Tutto questo non è uno scherzo. Non è nemmeno la legge, perché si tratta di una sorta di dispaccio emanato con l’incredibile espediente di un pregresso decreto che autorizza il capo del governo a fare ciò che per Costituzione non può fare: un corto circuito giuridico che non ha nessun precedente lungo il corso repubblicano e che non si sa per quale motivo sia consentito da un legislatore che evidentemente ha lasciato andare in desuetudine il proprio potere di intervento. È dunque, piuttosto, pura pratica di governo fondata letteralmente sulla forza e sull’assoluzione dal controllo democratico.
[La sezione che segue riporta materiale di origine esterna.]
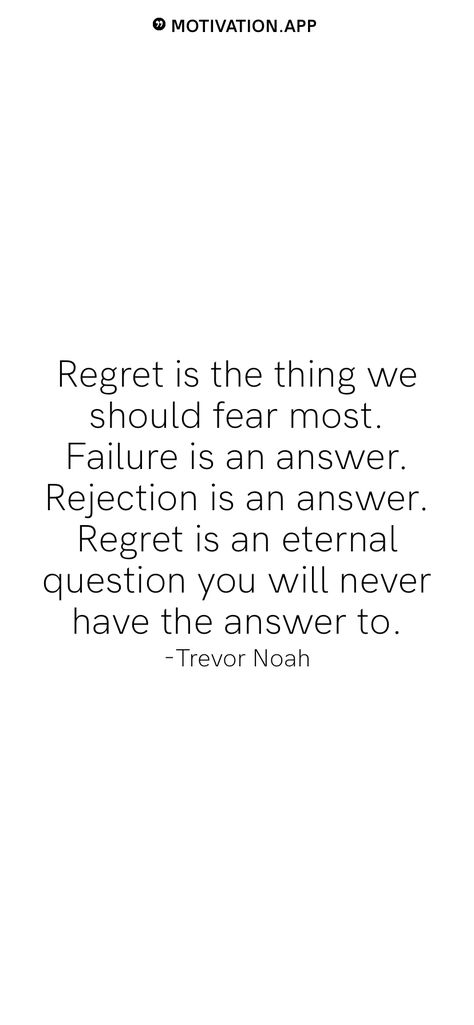 Regret is the thing we should fear most. Failure is an answer. Rejection is an answer. Regret is an eternal question you will never have the answer to. -Trevor Noah   From the Motivation app: https://motivation.app Scared Of Rejection Quotes, Rejection Motivation Quotes, You Will Regret, Living With Regret Quotes, Quotes For Regret, You Will Regret It Quotes, Quotes On Regret, Quotes About Rejection Love, Fear Of Rejection Quotes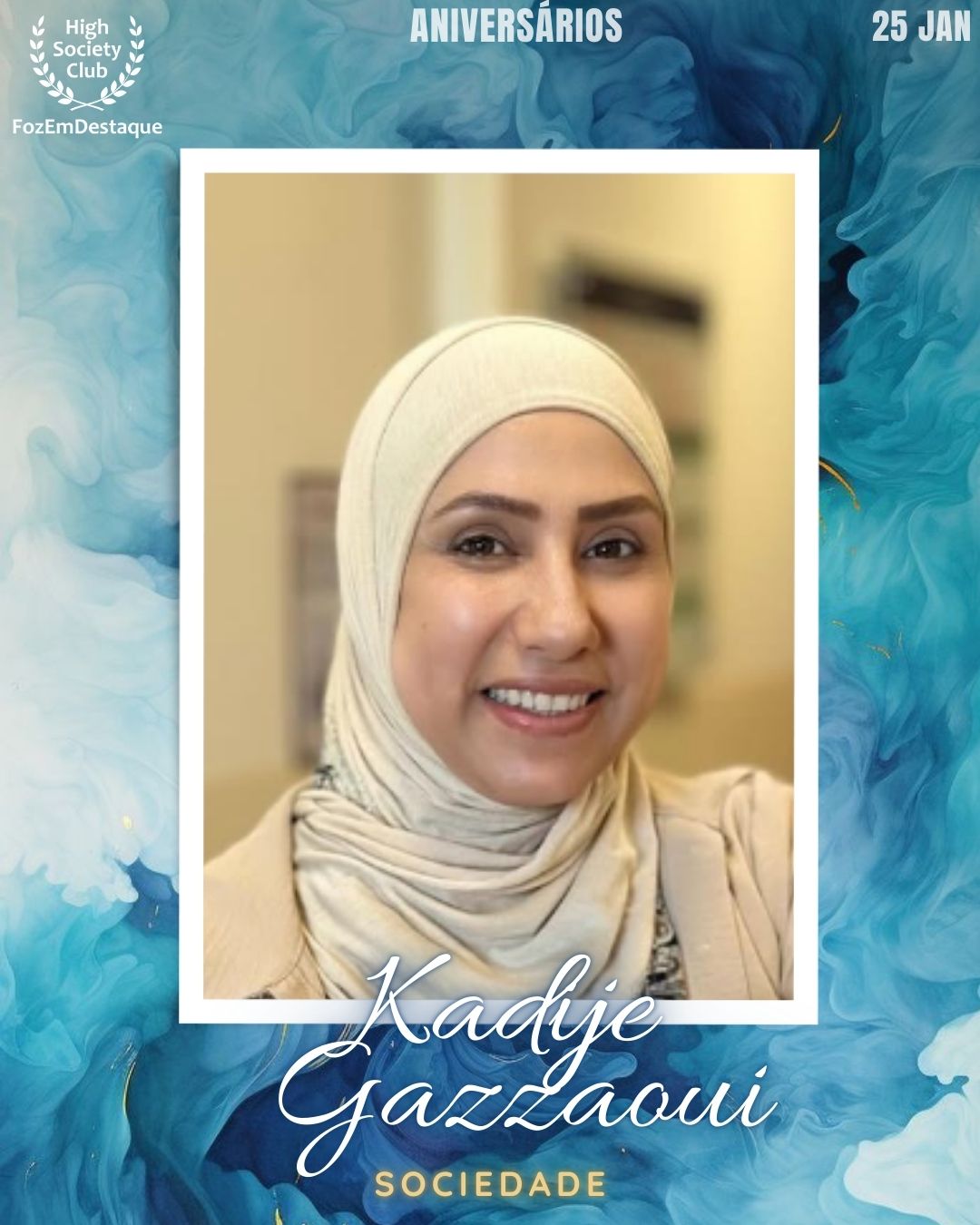 Kadije Gazzaoui
Sociedade
Aniversários HighSocietyClub FozEmDestaque 25/01/2026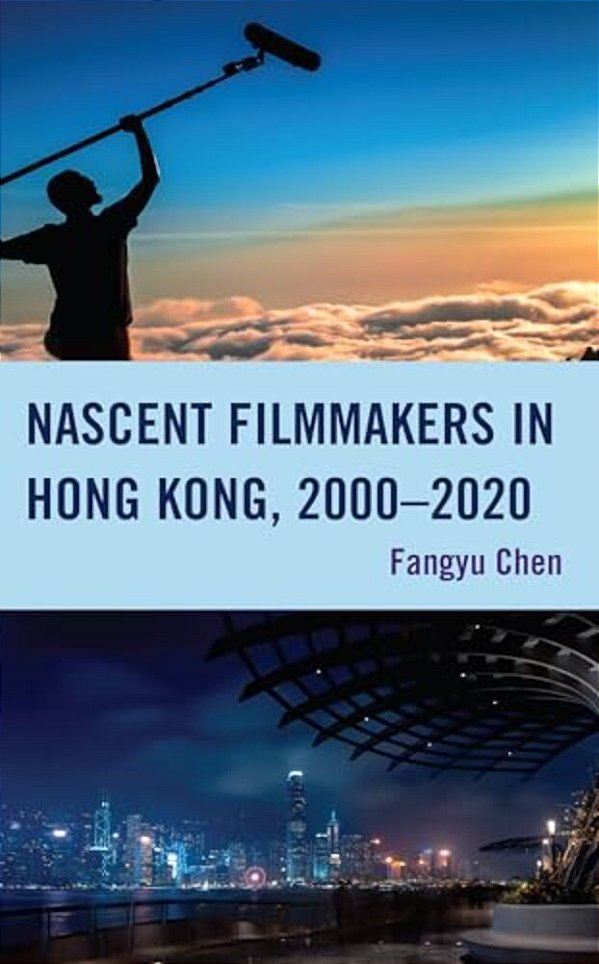 Nascent Filmmakers In Hong Kong, 2000-2020-..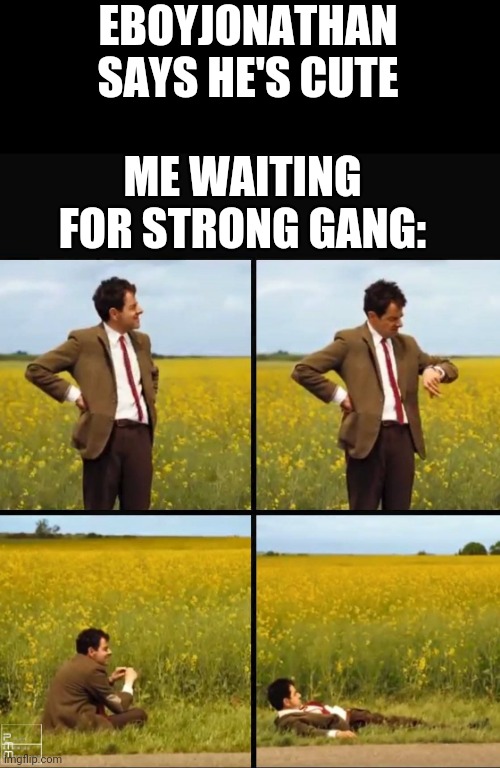 Mr bean waiting | EBOYJONATHAN SAYS HE'S CUTE; ME WAITING FOR STRONG GANG: | image tagged in mr bean waiting | made w/ Imgflip meme maker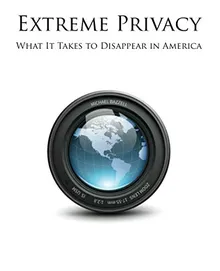 Extreme Privacy: What It Takes to Disappear in America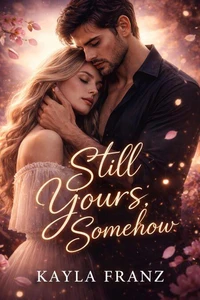 Still Yours, Somehow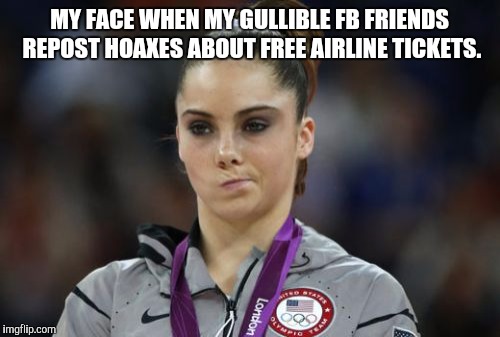 McKayla Maroney Not Impressed | MY FACE WHEN MY GULLIBLE FB FRIENDS REPOST HOAXES ABOUT FREE AIRLINE TICKETS. | image tagged in memes,mckayla maroney not impressed | made w/ Imgflip meme maker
E questo atteggiamento di filibusta istituzionale fa sinergia con il profilo recriminatorio-moraleggiante del condottiero che imputa ai cittadini irresponsabili l’aggravarsi della crisi: di modo che l’azione di governo, tutta affidata a quel sistema di pervasività repressiva e sanzionatoria, è corrotta nella sua efficacia non già per l’irragionevolezza che la contraddistingue ma a causa della riluttanza popolare a uniformarvisi.

È semplicemente inaudito che il vertice del potere esecutivo, richiesto di far prognosi sugli sviluppi di una crisi e interpellato sulla capacità del governo di farvi fronte, risponda che “dipende dai cittadini”. Non si tratta per nulla del capo che comprensibilmente si appella allo spirito della nazione e chiama tutti a stringersi nel combattimento: si tratta dell’uso disinvolto del potere di governo per dar fuori ordinanze esemplarmente autoritarie a presunta tutela di un interesse pubblico, che certamente esiste ma non è protetto dal carabiniere che perquisisce i sacchi della spesa né è messo in pericolo dal capannello trasformato in manifestazione vietata perché si muove anziché tenersi “in forma statica” secondo le prescrizioni di questa follia comminatoria. E se questo bel programma sopraffattorio non rimargina l’infezione, appunto, è colpa dell’insubordinazione dei governati. Ripetiamo: ma davvero non fa impressione a nessuno?